Time Out Film Guide laments Donehue’s visual compression like “a live episode of Playhouse 90”, but “that newsroom set!” has the two essential pillars of the Chronicle stand for all, the drama critic like a spare set of tonsils who knows his Ibsen in a way and the quotidian scribbler who no longer philosophizes, “now I work for a living.”
Sunrise at Campobello
Mr. & Mrs. R. and their “noisy group of illiterates” extinguish a blaze on the island, “sailing and picnicking” are the pastimes, Julius Caesar in the evening with the French governess in the title role (“probably my greatest stroke of casting”) and Mr. R. as Mark Antony.
Dore Schary’s play, presented largely as such to give a flavor of the performance, instantly evoking The Sound of Music (dir. Robert Wise).
“Granny’s moved to London, to visit cousin Muriel...”
Interspersed with location filming, accented by Waxman’s Coplandesque score (he cites the Lincoln Portrait, in the score of which one reads, “it is the composer’s wish that the Speaker depend for his effect, not on his ‘acting’ ability, but on his complete sincerity of manner”), to give the public persona on the return to New York.
Mr.
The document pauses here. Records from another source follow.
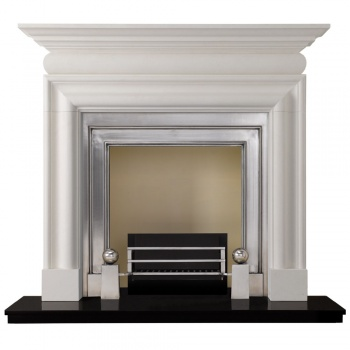 Stovax Cavendish Bolection Stone Mantel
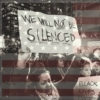 Okayplayer'sJuly 4th Protest Anthem Playlist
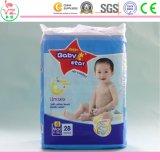 Couche-culotte remplaçable de bébé du bébé S36 de coton organique doux d'étoile
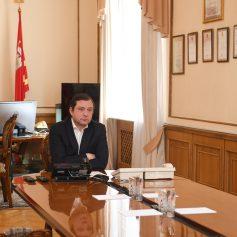 По поручению губернатора прошла проверка медучреждений в части осуществления стимулирующих выплат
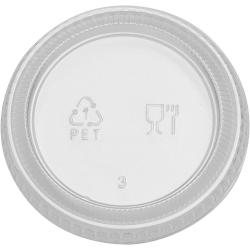 Dixie Foods Plastic Portion Cup Lid - PETE Plastic - 2400 / Carton - Clear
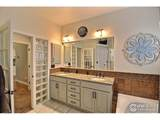 2102 64th Ave - Photo 17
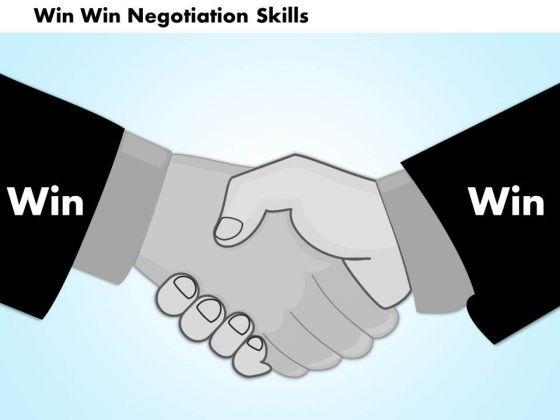 Business Diagram Win Win Negotiation Skills PowerPoint Ppt Presentation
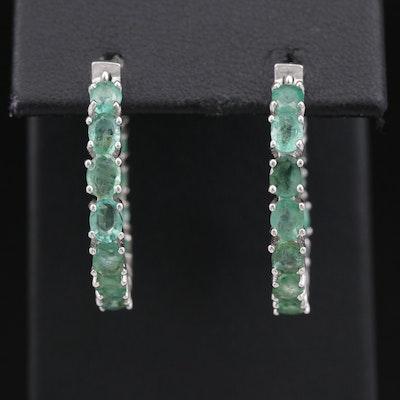 Sterling Silver Emerald Inside Out Hoop Earrings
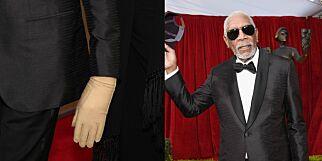 image: Morgan Freemans subtile hanske avslører alvorlig lidelse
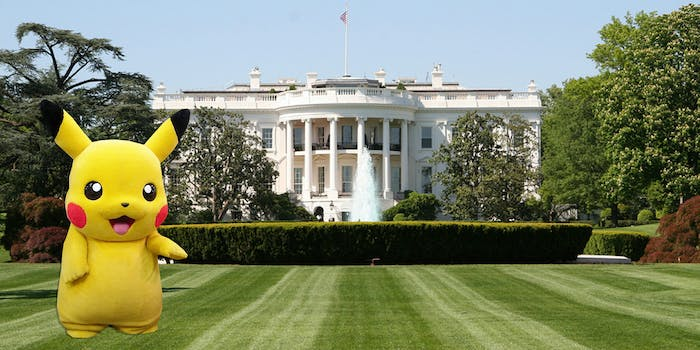 A man dressed in a Pikachu costume was arrested at the White House.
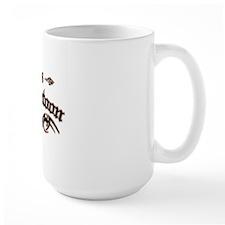 Saskatoon 306 Mug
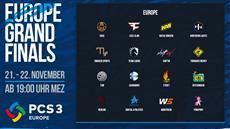 Das letzte Wochenende der PCS3 Europe Grand Finals startet am Samstag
Lincoln’s train, he of the humorous anecdote regarding a certain deserter. Mr. R. plies Franklin’s “long arm” gadget like a swifty. A letter from Woodrow Wilson, “that’s really quite thoughtful of him.”
At the time of the Teapot Dome scandal, a squeaky-footed dirigible service to Chicago, “the cost of construction, as you will see, will be cheaper if they’re built in Germany.” An oil deal all gas. The story of the “simply unbearable” one-room cabin “way back in the hills of upstate New York.”
FDR at work, in the 1924 nomination. Life with Father (dir. Michael Curtiz) for the drive to the Garden, “I hope our conventions never turn into high school pageants.” Before The Last Hurrah (dir. John Ford), still playing post office. The Lon Chaney impression of the podium walk, at the start of which Roosevelt’s trim bearing shows the Navy man, is perhaps best understood as a rendition of Gilbert’s Reach for the Sky.
Bosley Crowther of the New York Times, “a well-done, moving biographical film.” Variety, “grandslam feat.” Leonard Maltin, “sincere... well acted.” TV Guide, “a heartwarming look”. Halliwell’s Film Guide, “static filming”.